A chaque Noël en Italie, on voit surgir des polémiques qui sont aussi rageuses que peu durables. Signe sans doute d’une société qui a du mal à se situer entre sa déchristianisation progressive et un multiculturalisme redouté plutôt que souhaité vraiment, l’Italie nage entre deux eaux. Inconfortable. Faut-il accueillir les nouvelles réalités étrangères, qui voient les écoles de plus en plus marquées par la présence des minorités ethniques dites visibles ? Et si oui, faut-il aller jusqu’à faire un peu d’espace aux traditions que celles-ci apportent avec elles? Toutes ?

La réponse, on le sent, n’est ni un oui inconditionnel, ni un non hermétique. La gauche comme la droite sont traversées par le doute. Au pays du catholicisme dominant, près de neuf Italiens sur dix continuent de se réclamer du christianisme même si leur pratique pieuse s’est distendue. Et dans ce contexte, la population se surprend à cohabiter avec des réalités qui n’étaient pas celles d’il y a seulement dix ans. Dans les quartiers de Rome, les petits bars cèdent de plus en plus la place à des épiceries de Pakistanais ou d’Indiens.

Devant les supermarchés, nombreux sont les Africains de religion musulmane bravant froid et canicule, chapeau tendu, pour quémander une piécette de monnaie. Dans certaines rues, l’heure du ramadan se signale aussi par des séances de prière en plein air, alors que les mosquées de fortune surgissent à Milan, à Turin ou à Rome où existe pourtant la plus grande mosquée d’Europe. Les municipalités commencent à prendre conscience d’une gestion différente de la diversité, qui pourrait se vivre dans la richesse culturelle.
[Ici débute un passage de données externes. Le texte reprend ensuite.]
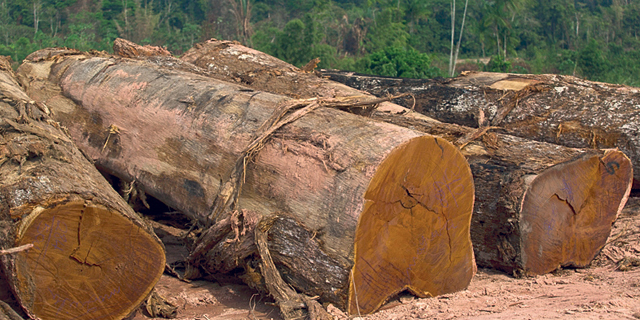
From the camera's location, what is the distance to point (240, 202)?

« Pourrait » seulement. Parce que partout les choses ne se passent toujours pas dans la tranquillité. Dans les écoles, il a été signalé des réticences de parents à laisser leurs enfants faire apprendre aux côtés de petits musulmans, d’hindous ou de bouddhistes. D’autant qu’à cela correspondent aussi, souvent, des menus diversifiés dans les réfectoires. Ou des calendriers de fêtes pas toujours concordants. Il faut faire avec ; s’inventer des solutions intelligentes qui mettent tout le monde à l’aise dans la richesse chacun de ce qu’il apporte à une Italie unitaire et appelée à faire face au futur. Pas facile.

L’an dernier, le débat – la polémique - avait porté sur les chants de Noël. A Milan, une enseignante avait estimé que faire chanter « Il est né le Divin’ enfant » à de petits musulmans de sa classe, c’était violer leur droit à ne pas adhérer à la naissance de Jésus-Christ tous les 25 décembre. Tollé. Tout était paradoxalement rentré dans l’ordre lorsqu’une association de parents d’élèves musulmans avait protesté : « Nous n’avons rien demandé de spécial ! Nos enfants aiment aussi chanter Noël avec leurs petits camarades », s’étaient-ils insurgés.

Cette année, c’est autour de la crèche de Noël que « les hostilités » ont été déclenchées. Dans une paroisse de Potence, le curé a eu l’idée d’habiller les personnages habituels des rois mages en musulmans. Pas grave : Melchior, Balthazar et Gaspard pouvaient se vêtir en Orientaux à leurs temps. Mais là où l’iconoclastie du curé a atteint des sommets et conduit certains traditionnalistes au bord de l’apoplexie, c’est lorsque la Vierge Marie a été revêtue de bourqua, le voile islamique.

Une crèche arabe ? C’est du catho-djihadisme, a éructé Roberto Calderolli, vice-président du Sénat et chargé de l’organisation au sein du parti xénophobe de la Ligue du Nord. Pour lui, en vingt ans l’Italie n’a fait que « multiplier les signaux positifs à l’égard de l’islam », qui ne cède sur rien, mais développe au contraire un fondamentalisme dont les Italiens continuent de mourir en Allemagne, en France, au Burkina Faso ou au Pakistan. Dans ces pays, en effet, des Italiens ont péri dans des attentats djihadistes en victimes collatérales ou cibles directes.